Estratto della fonte »
Artonweb: Mario Costa, professore di Estetica all'Università di Salerno e di "Metodologia della critica" all'Università di Napoli, dice che le nuove tecnologie "possiedono un basso indice di utilizzabilità soggettiva: condizionano, per così dire, molto di più l'artista. L'artista, il ricercatore estetico, deve fare molto di più i conti con questa asseità che sono le nuove tecnologie….." Sapere che ciò che ottieni è reso possibile dall'uso di un programma o dall'opera di un tecnico programmatore può creare un certo disagio, una sensazione di dipendenza che in qualche modo blocca la libertà e la spontaneità espressiva……..

Stefano Baratti: Paragonerei il computer alla camera oscura che nel diciasettesimo secolo riuscì ad agevolare Canaletto, Bellotto e Vermeer nell'esecuzione delle loro opere. L'artista resta sostanzialmente del tutto diverso dal programmatore, il suo lavoro resta comunque estetico, produce sensazioni attraverso immagini: credo che anche oggi la pittura continui a rappresentare la pazzia e la tragedia umana come momento catartico, eterno, attività miracolistica o menzogna irrisoria, dimensione occulta o soltanto prodotto di rifiuto di una lavanda gastrica, ma sempre intossicazione dionisiaca di tutti i tempi. Lo schermo di un computer, come la tela tradizionale, è un velo di Maya, che si pone tra la "cosa", oggetto del tutto inafferrabile, e la sua rappresentazione……….

Artonweb: Quindi l'artista, la funzione dell'artista, il suo ruolo non sono affatto venuti meno, le nuove tecnologie hanno semplicemente accentuato la componente concettuale del lavoro, anche se un discorso sullo "stile" inteso come momento fondamentale di ogni singola personalità artistica si fa estremamente più complicato, se pensiamo che il contenuto dell'opera digitale dipende dai contenuti filosofici e semiotici del singolo artista e dai diversi mezzi digitali con cui lo elabora. In generale mi pare sia nuovo l'atteggiamento degli artisti nei confronti del concetto di esclusività della proprietà dell'opera, che è cambiato: si va diffondendo l'idea di un'arte senza confini e senza proprietari, alcune recenti correnti, la E-Mail Art per esempio, nata dalla Mail Art, uno dei movimenti più interessanti e più diffusi degli ultimi quarant'anni, mandano per il mondo i lavori di artisti liberi dal condizionamento dei canali tradizionali, idealisticamente contrari all'odierna mercificazione dell'arte, che donano le loro opere ai destinatari di messaggi che viaggiano in internet. In fondo anche questo è uno dei modi in cui le nuove tecnologie cambieranno il mondo……..

Consegna A »
Rispondi a queste domande sull'intervista sull'arte digitale:
(i) Quali materie insegna Mario Costa, e in quali università?
(ii) A che cosa paragona il computer Stefano Baratti?
(iii) Da quale movimento è nata la E-Mail Art?
Consegna B » Come prosegue l'intervista sull'arte digitale dopo l'ultima frase riportata?

Record del dataset »
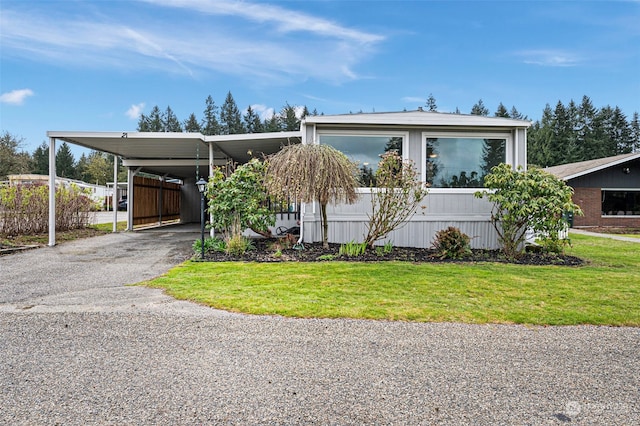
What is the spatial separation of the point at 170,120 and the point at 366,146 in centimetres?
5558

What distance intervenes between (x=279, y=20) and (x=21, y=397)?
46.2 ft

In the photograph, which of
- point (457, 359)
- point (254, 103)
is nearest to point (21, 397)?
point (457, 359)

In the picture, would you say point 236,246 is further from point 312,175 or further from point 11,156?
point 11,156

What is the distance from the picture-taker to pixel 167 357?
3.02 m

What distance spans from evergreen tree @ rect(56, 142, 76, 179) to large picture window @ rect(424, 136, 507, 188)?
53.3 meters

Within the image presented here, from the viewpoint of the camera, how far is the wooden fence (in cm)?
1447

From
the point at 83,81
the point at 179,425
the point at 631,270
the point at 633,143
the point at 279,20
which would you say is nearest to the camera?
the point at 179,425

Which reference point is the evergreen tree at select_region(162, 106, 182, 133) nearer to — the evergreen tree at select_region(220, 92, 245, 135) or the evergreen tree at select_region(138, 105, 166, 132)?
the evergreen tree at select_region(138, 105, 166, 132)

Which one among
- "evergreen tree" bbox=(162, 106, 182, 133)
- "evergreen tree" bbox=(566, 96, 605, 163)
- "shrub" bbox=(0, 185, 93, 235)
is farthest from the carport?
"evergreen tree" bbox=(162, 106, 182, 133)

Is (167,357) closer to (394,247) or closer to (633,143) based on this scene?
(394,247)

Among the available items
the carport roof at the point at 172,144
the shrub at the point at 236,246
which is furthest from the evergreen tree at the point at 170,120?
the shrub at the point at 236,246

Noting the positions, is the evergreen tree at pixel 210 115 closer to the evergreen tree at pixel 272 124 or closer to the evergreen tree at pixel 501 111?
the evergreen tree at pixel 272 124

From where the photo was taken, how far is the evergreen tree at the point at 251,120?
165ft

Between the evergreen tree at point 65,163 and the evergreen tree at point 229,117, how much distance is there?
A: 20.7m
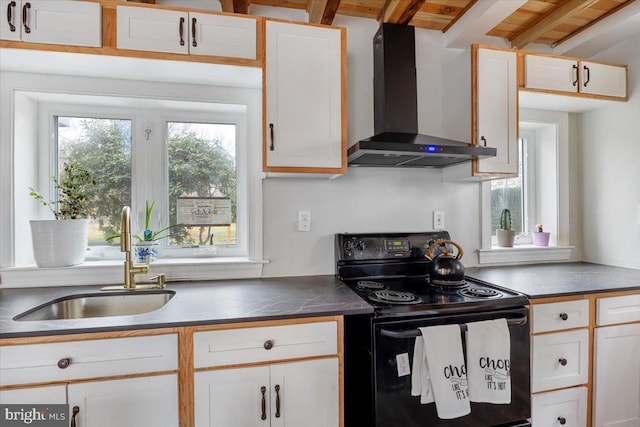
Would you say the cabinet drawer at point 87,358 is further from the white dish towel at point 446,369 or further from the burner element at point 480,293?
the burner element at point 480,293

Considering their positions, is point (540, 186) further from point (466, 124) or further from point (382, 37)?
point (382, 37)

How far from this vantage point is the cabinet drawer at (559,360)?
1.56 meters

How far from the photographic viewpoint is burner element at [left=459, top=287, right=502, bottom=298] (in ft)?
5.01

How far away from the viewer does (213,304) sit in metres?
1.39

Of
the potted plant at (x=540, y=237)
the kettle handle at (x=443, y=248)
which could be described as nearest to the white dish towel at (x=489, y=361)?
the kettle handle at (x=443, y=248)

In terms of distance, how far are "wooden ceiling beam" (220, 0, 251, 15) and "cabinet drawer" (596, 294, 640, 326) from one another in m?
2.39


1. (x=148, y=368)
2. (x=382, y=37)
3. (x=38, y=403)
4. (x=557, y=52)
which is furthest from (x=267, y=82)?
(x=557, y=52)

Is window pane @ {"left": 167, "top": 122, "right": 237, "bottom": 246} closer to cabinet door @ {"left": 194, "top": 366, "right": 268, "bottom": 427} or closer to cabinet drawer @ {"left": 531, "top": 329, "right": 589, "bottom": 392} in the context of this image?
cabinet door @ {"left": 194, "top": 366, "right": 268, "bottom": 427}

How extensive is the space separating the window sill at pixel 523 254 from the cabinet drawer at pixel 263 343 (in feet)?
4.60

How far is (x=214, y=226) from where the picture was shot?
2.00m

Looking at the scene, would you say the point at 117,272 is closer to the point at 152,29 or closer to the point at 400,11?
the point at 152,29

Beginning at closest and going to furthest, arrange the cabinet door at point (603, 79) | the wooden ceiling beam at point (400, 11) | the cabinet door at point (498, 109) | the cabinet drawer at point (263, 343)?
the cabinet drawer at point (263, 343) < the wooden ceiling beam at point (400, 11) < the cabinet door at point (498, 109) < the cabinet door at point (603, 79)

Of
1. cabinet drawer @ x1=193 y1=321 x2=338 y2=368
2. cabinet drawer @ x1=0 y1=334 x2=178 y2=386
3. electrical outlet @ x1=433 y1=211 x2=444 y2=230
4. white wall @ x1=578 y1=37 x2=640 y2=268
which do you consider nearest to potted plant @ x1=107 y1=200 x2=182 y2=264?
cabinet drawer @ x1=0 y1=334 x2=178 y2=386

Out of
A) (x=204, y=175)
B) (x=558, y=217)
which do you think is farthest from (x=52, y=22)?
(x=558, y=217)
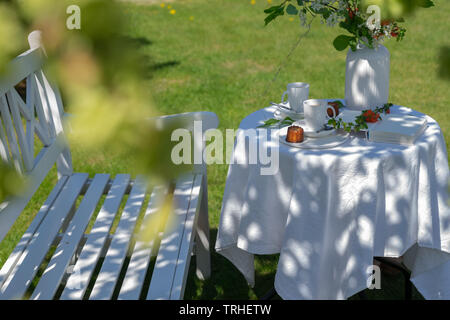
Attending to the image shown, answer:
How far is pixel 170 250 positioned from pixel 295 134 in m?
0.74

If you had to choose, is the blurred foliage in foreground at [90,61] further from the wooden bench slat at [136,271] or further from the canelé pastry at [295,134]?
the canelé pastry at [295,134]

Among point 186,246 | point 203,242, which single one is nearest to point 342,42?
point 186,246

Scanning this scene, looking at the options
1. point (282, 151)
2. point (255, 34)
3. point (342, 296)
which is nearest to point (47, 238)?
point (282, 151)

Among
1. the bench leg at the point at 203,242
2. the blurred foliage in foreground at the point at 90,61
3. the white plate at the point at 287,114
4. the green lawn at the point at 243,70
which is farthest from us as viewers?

Soluzione A »
(i) Estetica all'Università di Salerno e "Metodologia della critica" all'Università di Napoli.
(ii) Alla camera oscura che agevolò Canaletto, Bellotto e Vermeer nell'esecuzione delle loro opere.
(iii) Dalla Mail Art.

Soluzione B »
Stefano Baratti: Intanto Internet, ha ridimensionato le prospettive spazio-temporali di un'epoca tradizionalmente legata a condizionamenti geografici, dove l'arte veniva incentrata su coordinate longitudinali preferenziali, tipo Parigi-Milano-New York. Credo si siano finalmente abbattute certe idee preconcette. Oggi, nel giro di un nanosecondo, un'artista della Costa d'Avorio è libero di far circolare le sue opere in tutto il mondo, facilmente reperibili su un'ampia gamma di gallerie digitali. La nostra epoca digitale, a mio avviso, ha enormemente modificato - e agevolato - il rapporto più democratico delle masse con l'opera d'arte. Grazie al risvolto democratico del web, oggi siamo in grado di proporre al pubblico un'alternativa alla vecchia rassegna critica incartapecorita dei vari Benedetto Croce del passato, e chiunque può liberamente esprimere e pubblicare le proprie opere senza necessariamente ricorrere ai consensi ufficiali degli "addetti ai lavori". Non viviamo più un'era romantica, come la reazione al positivismo del secolo scorso.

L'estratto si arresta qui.